Material for this exercise:
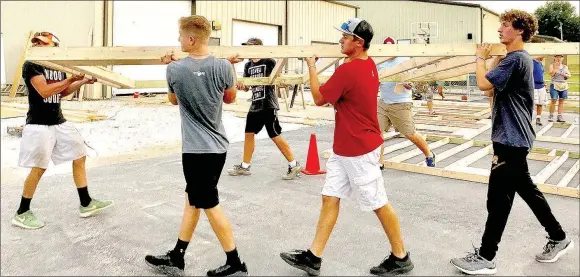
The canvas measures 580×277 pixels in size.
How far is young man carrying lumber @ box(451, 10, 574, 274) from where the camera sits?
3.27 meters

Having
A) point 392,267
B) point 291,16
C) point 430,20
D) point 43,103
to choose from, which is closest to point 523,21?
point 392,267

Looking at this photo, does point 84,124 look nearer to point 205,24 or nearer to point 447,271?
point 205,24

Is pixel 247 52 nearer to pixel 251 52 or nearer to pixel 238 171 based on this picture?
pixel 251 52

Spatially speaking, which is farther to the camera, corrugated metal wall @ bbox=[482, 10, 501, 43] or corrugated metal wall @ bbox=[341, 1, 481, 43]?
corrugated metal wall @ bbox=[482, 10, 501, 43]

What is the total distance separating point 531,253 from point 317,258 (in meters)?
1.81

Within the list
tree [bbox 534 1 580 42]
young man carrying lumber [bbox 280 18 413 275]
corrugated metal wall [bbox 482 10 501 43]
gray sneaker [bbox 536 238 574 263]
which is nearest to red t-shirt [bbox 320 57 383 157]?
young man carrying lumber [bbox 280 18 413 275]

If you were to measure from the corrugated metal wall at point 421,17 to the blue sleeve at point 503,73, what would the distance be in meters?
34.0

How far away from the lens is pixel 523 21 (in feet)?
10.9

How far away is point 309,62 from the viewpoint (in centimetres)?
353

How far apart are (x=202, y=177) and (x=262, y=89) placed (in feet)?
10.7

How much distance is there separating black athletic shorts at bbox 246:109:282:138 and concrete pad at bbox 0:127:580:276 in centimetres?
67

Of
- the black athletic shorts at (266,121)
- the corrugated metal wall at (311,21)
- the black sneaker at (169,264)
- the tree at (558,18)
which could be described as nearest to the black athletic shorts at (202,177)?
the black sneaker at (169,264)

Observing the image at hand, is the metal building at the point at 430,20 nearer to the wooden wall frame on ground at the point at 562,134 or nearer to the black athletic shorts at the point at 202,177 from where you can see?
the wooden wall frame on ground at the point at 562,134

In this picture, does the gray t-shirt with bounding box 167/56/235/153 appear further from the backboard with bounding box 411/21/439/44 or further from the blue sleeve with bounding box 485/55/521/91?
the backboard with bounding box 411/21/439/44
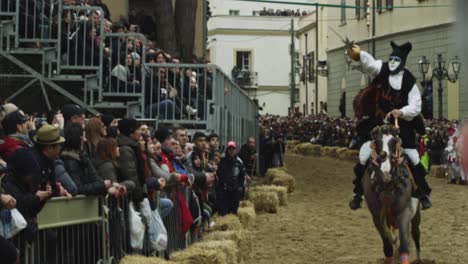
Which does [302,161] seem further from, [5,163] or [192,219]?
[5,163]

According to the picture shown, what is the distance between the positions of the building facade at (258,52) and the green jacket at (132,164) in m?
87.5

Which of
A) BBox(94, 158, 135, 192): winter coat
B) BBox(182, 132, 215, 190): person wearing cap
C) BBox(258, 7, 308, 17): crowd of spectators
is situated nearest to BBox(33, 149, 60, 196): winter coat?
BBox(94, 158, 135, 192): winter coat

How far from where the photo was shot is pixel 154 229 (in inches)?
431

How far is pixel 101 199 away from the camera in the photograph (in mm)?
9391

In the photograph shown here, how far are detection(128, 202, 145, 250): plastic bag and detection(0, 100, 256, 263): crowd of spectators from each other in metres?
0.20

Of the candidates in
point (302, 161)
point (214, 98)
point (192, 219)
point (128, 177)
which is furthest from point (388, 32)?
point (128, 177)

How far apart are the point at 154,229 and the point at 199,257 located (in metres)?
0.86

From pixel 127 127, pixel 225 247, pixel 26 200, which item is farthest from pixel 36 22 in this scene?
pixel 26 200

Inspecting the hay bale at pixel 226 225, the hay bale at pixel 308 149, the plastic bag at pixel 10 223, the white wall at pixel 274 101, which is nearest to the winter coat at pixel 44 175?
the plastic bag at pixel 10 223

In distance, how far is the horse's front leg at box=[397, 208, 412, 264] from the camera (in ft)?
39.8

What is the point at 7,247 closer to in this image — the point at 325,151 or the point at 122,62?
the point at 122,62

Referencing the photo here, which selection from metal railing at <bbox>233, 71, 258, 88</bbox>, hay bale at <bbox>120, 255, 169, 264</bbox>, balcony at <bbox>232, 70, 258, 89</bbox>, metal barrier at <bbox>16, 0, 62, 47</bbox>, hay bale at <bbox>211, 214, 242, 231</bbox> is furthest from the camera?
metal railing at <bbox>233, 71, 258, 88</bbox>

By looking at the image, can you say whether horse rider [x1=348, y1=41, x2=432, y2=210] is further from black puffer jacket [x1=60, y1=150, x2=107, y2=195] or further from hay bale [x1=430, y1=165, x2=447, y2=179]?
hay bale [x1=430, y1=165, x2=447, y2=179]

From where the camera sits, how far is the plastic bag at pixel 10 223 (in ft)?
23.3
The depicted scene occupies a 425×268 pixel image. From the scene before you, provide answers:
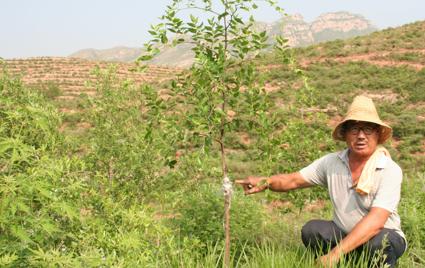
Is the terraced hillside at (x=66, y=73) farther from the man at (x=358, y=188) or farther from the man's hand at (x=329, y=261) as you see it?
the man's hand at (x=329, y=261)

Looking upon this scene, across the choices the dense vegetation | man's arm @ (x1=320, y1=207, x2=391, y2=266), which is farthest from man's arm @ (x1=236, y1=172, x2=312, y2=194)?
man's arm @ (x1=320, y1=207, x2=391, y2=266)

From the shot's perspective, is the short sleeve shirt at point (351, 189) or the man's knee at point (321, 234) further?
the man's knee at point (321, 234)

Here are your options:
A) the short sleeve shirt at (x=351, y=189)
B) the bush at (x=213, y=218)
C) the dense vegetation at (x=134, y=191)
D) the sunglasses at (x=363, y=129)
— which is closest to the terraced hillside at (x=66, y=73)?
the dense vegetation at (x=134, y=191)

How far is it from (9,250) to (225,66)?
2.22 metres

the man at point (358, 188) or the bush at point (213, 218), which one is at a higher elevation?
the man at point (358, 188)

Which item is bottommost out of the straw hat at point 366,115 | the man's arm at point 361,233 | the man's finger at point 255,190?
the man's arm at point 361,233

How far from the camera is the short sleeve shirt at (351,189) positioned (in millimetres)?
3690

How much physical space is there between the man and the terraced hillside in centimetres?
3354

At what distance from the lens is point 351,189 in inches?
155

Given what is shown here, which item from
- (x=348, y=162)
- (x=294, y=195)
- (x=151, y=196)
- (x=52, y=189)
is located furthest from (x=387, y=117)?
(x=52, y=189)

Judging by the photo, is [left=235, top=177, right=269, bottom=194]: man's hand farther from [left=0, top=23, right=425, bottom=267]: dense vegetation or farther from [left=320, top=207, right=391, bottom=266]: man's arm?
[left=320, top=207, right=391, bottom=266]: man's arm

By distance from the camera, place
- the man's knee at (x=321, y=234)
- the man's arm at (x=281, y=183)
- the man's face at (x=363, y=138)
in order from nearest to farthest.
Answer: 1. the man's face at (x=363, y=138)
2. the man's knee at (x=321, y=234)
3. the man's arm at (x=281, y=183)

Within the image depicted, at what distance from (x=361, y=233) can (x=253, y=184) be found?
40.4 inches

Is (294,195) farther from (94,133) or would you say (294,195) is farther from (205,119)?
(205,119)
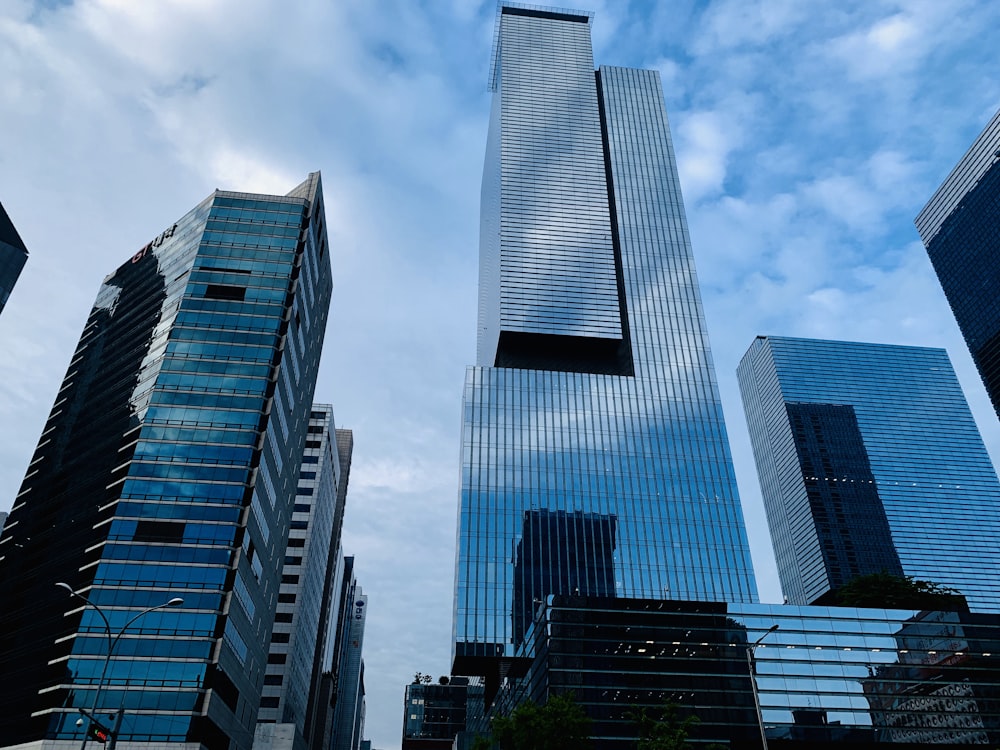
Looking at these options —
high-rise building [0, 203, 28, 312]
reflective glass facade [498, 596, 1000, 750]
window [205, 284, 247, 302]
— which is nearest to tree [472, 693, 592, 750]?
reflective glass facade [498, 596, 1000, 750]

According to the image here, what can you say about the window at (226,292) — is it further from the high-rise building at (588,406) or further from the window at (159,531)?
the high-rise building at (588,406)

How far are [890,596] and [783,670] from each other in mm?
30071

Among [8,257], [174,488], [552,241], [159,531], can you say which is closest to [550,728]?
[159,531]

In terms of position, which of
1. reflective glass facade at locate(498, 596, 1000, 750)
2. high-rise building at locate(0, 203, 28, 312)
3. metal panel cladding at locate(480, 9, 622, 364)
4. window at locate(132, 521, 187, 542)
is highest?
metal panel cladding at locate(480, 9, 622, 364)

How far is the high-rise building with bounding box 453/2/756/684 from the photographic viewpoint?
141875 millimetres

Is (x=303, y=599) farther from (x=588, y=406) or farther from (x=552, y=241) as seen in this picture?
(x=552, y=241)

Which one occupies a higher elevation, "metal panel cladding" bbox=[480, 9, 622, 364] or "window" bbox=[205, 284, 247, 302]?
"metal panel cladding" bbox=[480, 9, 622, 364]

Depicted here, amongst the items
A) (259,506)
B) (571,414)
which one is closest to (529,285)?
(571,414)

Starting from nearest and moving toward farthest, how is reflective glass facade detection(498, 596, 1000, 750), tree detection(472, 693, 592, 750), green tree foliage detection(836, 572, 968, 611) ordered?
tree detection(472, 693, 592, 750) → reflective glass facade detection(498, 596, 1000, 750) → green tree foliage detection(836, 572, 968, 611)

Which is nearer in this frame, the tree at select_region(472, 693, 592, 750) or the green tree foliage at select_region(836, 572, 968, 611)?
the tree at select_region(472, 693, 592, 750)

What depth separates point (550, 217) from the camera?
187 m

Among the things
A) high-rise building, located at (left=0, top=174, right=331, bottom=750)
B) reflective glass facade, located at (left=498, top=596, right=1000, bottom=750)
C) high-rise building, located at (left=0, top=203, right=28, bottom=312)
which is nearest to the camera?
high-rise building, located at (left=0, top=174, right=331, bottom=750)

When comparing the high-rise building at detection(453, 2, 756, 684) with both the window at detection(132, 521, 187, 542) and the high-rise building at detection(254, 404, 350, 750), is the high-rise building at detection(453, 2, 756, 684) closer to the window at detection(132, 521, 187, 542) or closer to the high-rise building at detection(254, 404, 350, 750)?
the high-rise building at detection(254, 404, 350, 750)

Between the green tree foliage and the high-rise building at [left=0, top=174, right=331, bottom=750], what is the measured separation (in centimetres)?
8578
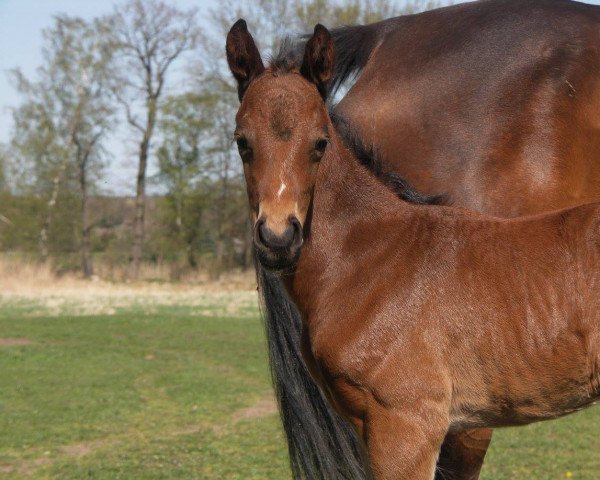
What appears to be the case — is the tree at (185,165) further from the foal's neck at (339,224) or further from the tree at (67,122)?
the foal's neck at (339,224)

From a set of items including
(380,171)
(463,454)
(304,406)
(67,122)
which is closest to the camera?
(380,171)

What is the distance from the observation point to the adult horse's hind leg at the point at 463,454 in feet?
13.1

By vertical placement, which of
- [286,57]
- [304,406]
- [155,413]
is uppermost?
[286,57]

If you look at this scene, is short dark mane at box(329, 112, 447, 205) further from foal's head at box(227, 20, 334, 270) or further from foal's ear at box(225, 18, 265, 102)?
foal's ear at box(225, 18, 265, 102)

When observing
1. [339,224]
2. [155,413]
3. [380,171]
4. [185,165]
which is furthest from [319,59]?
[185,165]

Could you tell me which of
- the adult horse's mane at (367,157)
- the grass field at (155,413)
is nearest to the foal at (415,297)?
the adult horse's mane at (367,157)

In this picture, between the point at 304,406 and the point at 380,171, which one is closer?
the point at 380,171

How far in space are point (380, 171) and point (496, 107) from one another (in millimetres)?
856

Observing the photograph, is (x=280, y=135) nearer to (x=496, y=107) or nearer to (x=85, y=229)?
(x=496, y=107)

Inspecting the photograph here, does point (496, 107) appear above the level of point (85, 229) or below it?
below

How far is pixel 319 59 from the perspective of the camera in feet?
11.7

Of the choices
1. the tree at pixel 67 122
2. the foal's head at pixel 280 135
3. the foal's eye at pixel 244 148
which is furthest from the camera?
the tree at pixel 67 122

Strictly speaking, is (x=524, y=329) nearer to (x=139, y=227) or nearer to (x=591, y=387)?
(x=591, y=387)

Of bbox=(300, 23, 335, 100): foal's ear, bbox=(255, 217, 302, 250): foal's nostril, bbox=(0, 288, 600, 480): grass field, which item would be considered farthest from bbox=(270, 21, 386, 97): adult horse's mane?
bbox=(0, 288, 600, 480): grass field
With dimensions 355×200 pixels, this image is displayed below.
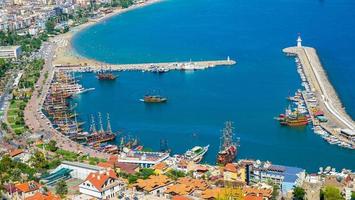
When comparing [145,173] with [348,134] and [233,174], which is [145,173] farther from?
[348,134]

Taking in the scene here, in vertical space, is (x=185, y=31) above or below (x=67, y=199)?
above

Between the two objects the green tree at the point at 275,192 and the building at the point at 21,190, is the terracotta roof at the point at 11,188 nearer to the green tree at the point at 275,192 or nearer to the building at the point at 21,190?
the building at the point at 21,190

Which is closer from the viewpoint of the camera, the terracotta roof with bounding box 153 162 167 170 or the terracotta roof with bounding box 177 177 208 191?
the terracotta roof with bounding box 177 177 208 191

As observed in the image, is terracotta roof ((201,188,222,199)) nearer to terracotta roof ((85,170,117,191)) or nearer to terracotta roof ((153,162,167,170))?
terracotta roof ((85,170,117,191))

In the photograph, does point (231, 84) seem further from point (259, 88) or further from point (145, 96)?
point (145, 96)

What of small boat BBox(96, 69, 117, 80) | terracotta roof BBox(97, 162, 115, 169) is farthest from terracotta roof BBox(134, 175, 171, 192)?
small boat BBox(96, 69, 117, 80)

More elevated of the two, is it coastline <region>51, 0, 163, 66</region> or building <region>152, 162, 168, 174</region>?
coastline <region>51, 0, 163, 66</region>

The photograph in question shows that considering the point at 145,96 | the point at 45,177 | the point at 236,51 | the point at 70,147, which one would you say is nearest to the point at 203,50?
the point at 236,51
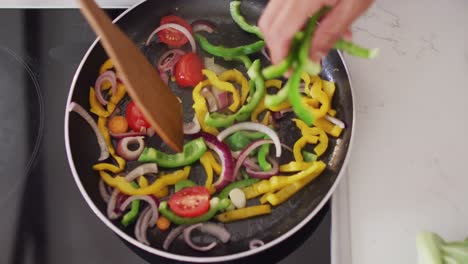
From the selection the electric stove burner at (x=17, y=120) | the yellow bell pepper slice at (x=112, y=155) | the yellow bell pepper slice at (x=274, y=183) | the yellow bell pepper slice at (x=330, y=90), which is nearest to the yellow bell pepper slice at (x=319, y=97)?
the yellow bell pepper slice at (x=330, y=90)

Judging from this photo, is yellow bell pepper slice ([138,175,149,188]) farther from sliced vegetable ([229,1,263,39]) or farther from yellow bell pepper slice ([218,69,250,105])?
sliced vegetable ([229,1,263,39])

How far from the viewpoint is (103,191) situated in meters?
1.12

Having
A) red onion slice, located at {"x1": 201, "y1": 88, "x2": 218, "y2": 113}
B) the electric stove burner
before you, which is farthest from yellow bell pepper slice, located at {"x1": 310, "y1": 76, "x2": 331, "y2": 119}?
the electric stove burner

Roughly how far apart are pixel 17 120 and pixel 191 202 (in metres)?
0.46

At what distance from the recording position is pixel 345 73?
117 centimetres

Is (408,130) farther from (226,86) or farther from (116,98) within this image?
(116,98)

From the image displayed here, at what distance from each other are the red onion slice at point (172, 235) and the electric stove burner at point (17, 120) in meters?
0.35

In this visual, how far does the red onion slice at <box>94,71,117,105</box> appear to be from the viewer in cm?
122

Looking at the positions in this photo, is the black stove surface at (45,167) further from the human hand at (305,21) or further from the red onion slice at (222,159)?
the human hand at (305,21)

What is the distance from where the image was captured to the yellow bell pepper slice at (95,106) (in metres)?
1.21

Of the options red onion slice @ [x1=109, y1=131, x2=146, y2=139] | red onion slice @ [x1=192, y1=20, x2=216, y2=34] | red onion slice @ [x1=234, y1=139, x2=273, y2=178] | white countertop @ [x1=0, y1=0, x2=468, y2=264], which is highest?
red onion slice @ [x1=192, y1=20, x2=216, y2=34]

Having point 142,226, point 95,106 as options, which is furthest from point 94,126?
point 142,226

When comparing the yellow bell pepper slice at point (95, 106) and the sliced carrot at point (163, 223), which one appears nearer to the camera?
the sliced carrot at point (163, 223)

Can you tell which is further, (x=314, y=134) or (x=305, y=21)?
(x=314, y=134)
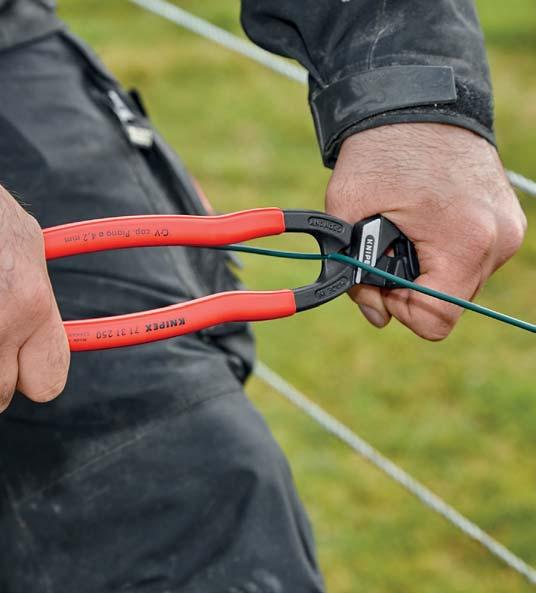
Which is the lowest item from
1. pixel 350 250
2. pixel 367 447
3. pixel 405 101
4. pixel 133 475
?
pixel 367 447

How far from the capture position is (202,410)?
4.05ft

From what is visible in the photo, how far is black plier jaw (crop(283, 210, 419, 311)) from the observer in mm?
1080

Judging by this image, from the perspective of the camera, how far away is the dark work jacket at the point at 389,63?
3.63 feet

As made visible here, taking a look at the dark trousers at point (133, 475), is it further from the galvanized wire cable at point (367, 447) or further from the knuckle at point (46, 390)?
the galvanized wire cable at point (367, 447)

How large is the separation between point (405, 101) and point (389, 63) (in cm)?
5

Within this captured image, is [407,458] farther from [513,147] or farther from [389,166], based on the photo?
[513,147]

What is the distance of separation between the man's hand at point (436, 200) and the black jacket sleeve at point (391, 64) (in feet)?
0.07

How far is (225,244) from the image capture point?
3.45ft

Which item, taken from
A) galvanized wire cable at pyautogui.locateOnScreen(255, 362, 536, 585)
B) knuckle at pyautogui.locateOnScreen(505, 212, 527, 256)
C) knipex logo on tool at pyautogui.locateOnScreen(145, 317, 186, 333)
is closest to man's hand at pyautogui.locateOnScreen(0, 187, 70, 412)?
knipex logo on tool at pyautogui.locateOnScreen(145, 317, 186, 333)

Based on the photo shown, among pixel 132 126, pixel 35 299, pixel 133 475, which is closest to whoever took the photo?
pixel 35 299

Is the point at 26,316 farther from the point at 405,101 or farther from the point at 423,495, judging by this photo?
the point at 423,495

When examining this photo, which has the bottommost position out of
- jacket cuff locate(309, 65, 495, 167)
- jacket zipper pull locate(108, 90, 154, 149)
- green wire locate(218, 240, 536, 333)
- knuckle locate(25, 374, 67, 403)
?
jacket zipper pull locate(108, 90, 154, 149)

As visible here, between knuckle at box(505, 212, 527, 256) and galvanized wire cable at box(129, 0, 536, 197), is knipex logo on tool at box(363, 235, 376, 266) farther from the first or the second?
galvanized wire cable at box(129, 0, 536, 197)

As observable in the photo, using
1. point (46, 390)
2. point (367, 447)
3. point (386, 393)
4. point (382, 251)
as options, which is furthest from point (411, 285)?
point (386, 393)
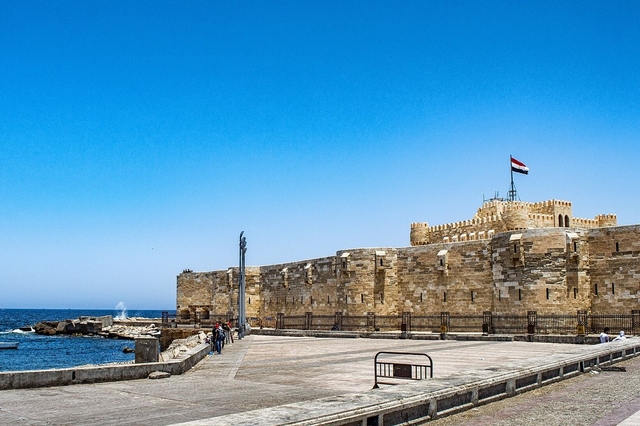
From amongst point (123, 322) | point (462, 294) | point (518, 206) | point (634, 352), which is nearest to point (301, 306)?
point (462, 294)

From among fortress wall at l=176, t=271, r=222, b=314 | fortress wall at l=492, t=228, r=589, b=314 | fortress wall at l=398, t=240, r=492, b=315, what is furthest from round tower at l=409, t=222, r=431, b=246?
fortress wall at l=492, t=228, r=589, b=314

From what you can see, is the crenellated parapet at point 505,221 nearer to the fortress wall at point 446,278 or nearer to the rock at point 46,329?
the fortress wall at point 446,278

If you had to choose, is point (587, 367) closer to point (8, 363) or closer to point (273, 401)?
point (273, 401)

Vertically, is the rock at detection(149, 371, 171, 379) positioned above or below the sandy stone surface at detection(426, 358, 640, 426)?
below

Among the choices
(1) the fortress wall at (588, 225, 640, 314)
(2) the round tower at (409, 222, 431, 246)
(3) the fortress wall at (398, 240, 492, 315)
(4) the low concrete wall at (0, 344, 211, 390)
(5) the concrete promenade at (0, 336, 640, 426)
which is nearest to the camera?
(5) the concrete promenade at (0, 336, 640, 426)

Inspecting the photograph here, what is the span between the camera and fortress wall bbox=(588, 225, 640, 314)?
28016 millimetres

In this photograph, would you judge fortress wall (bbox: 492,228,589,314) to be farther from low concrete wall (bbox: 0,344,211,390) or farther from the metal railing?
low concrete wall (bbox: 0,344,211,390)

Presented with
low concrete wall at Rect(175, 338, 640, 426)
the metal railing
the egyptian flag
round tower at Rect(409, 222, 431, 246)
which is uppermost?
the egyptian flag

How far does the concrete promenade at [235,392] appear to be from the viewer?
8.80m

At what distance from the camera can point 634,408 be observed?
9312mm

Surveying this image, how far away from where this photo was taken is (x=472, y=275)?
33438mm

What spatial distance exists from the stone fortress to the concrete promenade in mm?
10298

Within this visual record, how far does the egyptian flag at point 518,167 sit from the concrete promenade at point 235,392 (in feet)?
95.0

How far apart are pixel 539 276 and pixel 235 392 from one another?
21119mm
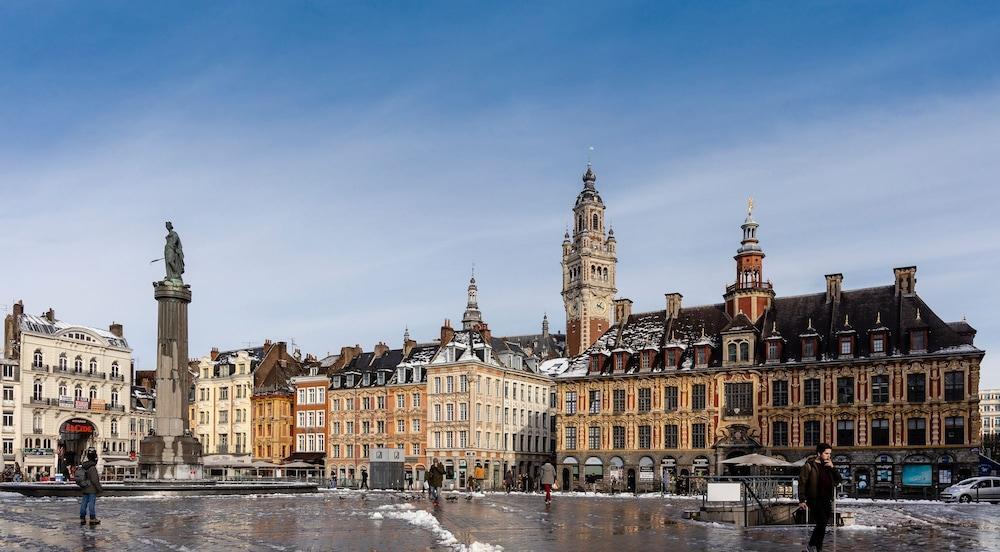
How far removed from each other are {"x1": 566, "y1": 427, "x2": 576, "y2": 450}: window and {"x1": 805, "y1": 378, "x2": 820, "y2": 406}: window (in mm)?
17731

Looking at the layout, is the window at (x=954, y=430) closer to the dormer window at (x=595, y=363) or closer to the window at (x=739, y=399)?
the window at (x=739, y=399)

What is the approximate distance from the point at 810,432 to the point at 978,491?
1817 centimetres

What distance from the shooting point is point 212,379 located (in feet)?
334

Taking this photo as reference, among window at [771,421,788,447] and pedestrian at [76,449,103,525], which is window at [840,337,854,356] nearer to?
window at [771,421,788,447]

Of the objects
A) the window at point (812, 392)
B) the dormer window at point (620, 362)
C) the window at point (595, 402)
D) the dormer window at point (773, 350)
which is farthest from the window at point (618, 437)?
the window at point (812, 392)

Request: Beginning at the line that contains "In this photograph, would", retype each line of the data above through the very last one. Do not retype the pictures.

Result:
In this photograph, would you judge fortress wall (bbox: 492,228,589,314) to be farther from low concrete wall (bbox: 0,344,211,390) or farther from the metal railing?
low concrete wall (bbox: 0,344,211,390)

Presented with
low concrete wall at Rect(175, 338, 640, 426)
the metal railing
the egyptian flag
round tower at Rect(409, 222, 431, 246)
which is uppermost?
the egyptian flag

How far does the concrete promenade at [235,392] appear to be from the viewer?
8.80m

At what distance from the camera can point 634,408 be observed?
9312mm

Surveying this image, how far away from where this photo was taken is (x=472, y=275)?
33438mm

What spatial distance exists from the stone fortress to the concrete promenade in mm?
10298

Within this visual record, how far does the egyptian flag at point 518,167 sit from the concrete promenade at point 235,392 (in feet)?
95.0

How far apart are pixel 539 276 and pixel 235 392 from one another?
21119mm
How far removed from each other are {"x1": 566, "y1": 427, "x2": 576, "y2": 450}: window and {"x1": 805, "y1": 378, "x2": 820, "y2": 406}: window (in mm)?
17731

Looking at the layout, is the window at (x=954, y=430) closer to the dormer window at (x=595, y=363) or closer to the window at (x=739, y=399)?
the window at (x=739, y=399)

What is the approximate distance from the point at 810,432 to the point at 978,491?
1817 centimetres

What distance from the shooting point is point 212,379 located (in feet)?
334

Taking this photo as reference, among window at [771,421,788,447] and pedestrian at [76,449,103,525], which is window at [840,337,854,356] nearer to?
window at [771,421,788,447]

Of the objects
A) the window at point (812, 392)
B) the dormer window at point (620, 362)
C) the window at point (595, 402)
D) the dormer window at point (773, 350)
which is farthest from the window at point (618, 437)?
the window at point (812, 392)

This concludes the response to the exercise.